While any utility cart can be used to hold booze and glassware, the standard bar cart is meant to be on display, so they tend to come in attractive materials like brass, wood, glass, or nickel. A cart may have a handle and wheels for rolling about, but some carts are meant to be stationary.
Bar carts generally have two or three well-spaced shelves to allow room for tall liquor bottles. It should also have a guard rail around each shelf so your precious glass doesn’t meet a sad end.
Some bar carts have built-in wine racks or glass racks that hold wine or martini glasses upside down. This prevents them from collecting dust when not in use. But other carts are more simple, giving you the option to style them as you see fit.
The History of the Bar Cart
The bar cart’s origins are more Downton Abbey than a dirty martini. They’re an offshoot of the old-fashioned tea trolley, which maids in upscale houses would roll out so they could serve the lady of the house and her guests. This practical piece of furniture meant the women could enjoy their prim cuppa without disturbing their needlework — or indeed, moving at all.
The tea trolley reigned supreme through the late 19th century and early 20th century and kept afloat during Prohibition. Once alcohol became legal again (hallelujah!), the nation was in the grip of the Great Depression. So outfitting a home bar was low on the priority list for people struggling to get by.
Right after the Depression came World War II, with the Korean War close on its heels. By 1953, when the Korean War ended, Americans had been through 25 years of hardship and deprivation. They were ready to let loose!
The mid-1950s brought about the early heyday of the bar cart. City-dwellers were fleeing for the suburbs in record numbers. As the (predominantly white) folks created their own little hideaways in the ’burbs, the at-home cocktail party also grew in popularity. And how could the hostess easily get the Pink Squirrel ingredients, glassware, and cocktail shaker to her guests? On a rolling bar cart.
These carts were wildly popular throughout the 1950s and ’60s in homes and offices alike. (Yes, some people really did drink at work back then.)
These functional pieces lost some of their luster in the 1970s and 1980s. As houses grew in size, the need for a rolling cart diminished. Instead, homeowners invested in full-size wet bars in their homes, complete with a sink for rinsing out the shaker and strainer.

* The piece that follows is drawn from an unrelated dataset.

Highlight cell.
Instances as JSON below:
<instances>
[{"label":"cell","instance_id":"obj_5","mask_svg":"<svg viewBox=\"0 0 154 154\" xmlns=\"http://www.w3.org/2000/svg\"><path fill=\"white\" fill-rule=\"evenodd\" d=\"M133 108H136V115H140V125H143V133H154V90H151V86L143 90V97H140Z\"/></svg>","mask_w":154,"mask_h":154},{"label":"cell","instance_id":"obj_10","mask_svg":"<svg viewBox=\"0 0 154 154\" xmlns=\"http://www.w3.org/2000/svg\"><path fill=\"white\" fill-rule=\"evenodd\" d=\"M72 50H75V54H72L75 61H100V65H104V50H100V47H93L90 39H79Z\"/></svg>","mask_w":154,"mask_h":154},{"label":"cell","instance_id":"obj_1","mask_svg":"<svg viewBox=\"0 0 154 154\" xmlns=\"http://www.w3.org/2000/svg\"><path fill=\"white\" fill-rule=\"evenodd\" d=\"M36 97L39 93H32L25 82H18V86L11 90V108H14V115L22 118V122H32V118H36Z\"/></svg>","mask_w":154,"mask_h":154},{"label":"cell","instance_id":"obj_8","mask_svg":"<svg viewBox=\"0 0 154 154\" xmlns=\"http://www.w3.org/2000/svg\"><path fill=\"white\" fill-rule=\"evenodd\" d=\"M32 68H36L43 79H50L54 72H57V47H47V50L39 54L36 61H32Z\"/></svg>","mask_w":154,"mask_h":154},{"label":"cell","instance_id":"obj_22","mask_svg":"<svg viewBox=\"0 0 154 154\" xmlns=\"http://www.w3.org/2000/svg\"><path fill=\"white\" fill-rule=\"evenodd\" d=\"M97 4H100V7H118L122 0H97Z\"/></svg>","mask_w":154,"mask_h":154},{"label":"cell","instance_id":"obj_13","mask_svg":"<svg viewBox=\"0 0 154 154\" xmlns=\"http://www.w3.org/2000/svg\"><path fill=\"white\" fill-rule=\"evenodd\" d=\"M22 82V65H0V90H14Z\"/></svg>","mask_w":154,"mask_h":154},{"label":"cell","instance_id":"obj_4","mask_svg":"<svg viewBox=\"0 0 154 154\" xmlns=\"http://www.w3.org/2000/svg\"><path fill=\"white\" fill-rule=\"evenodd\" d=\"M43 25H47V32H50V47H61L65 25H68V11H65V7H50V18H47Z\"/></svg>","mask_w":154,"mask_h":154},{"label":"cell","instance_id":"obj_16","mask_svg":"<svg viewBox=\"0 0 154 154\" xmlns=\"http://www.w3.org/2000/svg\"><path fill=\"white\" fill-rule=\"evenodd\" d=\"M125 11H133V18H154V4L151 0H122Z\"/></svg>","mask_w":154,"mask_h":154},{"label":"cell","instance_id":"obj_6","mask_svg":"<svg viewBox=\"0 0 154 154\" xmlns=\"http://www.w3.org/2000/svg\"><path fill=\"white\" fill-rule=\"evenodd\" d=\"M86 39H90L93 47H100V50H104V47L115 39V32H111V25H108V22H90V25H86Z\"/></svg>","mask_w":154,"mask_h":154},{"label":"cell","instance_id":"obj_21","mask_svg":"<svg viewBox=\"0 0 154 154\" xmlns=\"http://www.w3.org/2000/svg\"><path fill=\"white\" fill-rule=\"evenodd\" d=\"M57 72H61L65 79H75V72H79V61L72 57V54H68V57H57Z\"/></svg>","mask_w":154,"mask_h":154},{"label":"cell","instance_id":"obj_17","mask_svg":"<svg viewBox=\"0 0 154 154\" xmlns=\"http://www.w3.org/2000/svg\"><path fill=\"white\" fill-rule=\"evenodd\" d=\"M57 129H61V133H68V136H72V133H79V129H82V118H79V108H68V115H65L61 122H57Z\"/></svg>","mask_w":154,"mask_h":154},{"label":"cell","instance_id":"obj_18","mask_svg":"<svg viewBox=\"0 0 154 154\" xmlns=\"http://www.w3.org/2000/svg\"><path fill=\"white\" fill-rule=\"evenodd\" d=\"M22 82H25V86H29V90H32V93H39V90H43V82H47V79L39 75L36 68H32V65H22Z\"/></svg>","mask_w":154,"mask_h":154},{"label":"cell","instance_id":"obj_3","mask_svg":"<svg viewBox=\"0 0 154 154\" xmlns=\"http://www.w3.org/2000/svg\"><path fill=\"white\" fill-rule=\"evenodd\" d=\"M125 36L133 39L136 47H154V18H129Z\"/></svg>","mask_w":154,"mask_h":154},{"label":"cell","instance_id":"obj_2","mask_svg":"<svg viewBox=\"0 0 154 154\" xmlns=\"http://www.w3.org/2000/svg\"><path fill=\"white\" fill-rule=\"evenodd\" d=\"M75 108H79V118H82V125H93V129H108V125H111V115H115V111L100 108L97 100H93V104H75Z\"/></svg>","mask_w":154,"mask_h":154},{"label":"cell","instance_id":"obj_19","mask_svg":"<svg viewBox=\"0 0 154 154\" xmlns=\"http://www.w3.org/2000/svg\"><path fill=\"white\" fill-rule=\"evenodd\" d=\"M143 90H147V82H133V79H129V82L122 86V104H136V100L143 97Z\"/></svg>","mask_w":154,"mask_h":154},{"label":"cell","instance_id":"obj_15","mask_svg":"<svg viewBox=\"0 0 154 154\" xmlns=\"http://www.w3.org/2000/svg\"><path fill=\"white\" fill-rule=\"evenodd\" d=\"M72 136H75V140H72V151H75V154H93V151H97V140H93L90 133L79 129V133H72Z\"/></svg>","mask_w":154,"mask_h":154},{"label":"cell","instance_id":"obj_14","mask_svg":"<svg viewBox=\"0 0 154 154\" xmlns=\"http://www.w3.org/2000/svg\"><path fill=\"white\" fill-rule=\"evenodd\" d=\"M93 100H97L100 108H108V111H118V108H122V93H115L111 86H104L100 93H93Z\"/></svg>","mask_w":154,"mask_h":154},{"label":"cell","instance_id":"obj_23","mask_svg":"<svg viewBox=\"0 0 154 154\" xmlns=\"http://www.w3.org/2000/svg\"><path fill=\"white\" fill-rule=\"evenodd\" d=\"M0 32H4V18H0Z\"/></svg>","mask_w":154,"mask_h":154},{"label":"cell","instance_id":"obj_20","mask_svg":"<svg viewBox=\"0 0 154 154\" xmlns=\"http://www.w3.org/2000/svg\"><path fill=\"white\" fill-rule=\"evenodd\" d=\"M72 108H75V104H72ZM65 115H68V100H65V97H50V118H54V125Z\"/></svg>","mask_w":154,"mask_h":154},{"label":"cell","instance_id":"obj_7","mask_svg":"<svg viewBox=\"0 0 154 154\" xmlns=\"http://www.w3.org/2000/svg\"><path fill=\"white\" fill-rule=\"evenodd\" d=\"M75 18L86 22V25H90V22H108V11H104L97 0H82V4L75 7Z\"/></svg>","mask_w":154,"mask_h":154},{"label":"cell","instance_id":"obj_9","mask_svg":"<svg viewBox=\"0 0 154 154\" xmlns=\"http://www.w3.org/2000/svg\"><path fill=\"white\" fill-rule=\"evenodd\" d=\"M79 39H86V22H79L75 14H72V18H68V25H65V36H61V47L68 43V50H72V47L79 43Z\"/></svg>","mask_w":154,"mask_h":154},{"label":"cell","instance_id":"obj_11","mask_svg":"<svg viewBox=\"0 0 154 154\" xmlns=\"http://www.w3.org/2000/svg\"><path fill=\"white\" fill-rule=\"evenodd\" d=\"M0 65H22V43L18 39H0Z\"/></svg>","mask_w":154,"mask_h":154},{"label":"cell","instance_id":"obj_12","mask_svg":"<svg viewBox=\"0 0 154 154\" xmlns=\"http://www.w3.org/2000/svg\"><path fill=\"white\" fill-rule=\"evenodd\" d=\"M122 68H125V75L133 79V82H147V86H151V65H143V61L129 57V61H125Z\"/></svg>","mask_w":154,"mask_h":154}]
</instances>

To explain the current popularity of these bars on wheels, look no further than Mad Men and the ensuing craze for all things mid-century. As the 1950s aesthetic took hold over the past decade or so, carts of brass, glass, and wood began to dot the Instagram and Pinterest landscapes. Not only do the carts look fantastic, but they’re also perfectly suited to an apartment and small-home living. As we say goodbye to the McMansions of the 1990s and early 2000s, bar carts feel both classic and modern.
Where to Find a Bar Cart
These days, home goods stores like West Elm and Wayfair are awash in options, from brass to industrial, from gold to teak. You can also scour vintage shops for an antique version to stock up with wine glasses, decanters, and everything else you need for cocktail hour. Expect vintage carts to show some wear with scratches or dents, but that just adds to their charm.
And these days, wheels are optional. While most modern options are technically mobile, they usually sit in one place just like any other piece of furniture. If you plan to roll yours around, look for locking wheels to keep it in place when not in use.